Teich também disse que o fechamento de hospitais de campanha por governadores e prefeitos pode ter sido precipitada. “Faltou planejamento nessa saída. O ideal é que desativassem algumas coisas que estivessem ociosas, mas que tivesse condições de reativá-las caso fosse necessário”, opinou.

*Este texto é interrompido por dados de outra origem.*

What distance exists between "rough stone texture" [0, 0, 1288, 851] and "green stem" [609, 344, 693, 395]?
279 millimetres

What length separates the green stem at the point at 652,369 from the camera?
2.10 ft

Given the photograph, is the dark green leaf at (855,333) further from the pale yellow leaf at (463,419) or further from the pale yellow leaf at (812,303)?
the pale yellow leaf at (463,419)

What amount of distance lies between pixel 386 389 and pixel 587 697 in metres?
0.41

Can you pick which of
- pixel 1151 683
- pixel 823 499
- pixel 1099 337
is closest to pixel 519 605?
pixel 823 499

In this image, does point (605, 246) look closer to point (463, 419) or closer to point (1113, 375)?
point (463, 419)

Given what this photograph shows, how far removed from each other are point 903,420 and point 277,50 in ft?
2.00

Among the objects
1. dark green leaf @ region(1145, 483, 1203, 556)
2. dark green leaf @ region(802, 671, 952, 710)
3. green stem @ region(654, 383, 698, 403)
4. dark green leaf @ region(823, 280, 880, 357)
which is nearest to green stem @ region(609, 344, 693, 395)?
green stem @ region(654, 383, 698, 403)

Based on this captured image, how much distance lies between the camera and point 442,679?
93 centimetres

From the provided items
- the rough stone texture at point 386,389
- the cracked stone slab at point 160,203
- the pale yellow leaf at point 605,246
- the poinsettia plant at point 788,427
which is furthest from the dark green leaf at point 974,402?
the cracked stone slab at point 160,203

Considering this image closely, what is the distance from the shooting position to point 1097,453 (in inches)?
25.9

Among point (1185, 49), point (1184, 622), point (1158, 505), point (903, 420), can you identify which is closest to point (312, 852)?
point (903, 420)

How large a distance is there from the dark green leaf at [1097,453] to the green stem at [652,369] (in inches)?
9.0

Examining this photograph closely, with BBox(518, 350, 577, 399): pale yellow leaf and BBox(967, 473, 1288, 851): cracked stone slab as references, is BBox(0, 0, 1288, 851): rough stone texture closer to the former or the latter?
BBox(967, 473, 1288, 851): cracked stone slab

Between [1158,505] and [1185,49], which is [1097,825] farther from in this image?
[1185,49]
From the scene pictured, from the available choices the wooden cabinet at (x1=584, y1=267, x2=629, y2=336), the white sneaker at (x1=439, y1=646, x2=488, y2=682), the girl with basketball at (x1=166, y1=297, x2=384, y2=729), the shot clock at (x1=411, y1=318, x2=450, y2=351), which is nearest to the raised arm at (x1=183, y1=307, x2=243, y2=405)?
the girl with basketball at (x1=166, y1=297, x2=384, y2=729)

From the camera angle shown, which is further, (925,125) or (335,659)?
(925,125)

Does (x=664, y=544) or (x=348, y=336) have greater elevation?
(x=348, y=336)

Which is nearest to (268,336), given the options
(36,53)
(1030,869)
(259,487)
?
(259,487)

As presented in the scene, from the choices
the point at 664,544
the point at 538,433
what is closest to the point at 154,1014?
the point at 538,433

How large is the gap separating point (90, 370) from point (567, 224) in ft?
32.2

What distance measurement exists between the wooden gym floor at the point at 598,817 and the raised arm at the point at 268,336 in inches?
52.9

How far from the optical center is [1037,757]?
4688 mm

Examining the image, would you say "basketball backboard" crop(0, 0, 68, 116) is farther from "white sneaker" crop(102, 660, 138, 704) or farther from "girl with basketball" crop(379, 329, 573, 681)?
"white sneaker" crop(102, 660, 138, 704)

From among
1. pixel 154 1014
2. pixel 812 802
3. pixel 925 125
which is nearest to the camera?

Confira abaixo mais frases do ex-ministro Nelson Teich durante o depoimento na condição de testemunha à CPI da Covid:

Imunidade de rebanho

“Essa tese de imunidade de rebanho onde você adquire imunidade através do contato, e não da vacina, é um erro. A imunidade você vai ter através da vacina, não através de pessoas sendo infectadas. Isso não é um conceito correto.”

Economia

“O que aconteceu e eu achei muito ruim: economia foi tratada como dinheiro e empresa e a saúde como vidas, sofrimento e morte, mas na verdade tudo é gente. Quando você fala da economia você não está falando de empresas, está falando de gente.”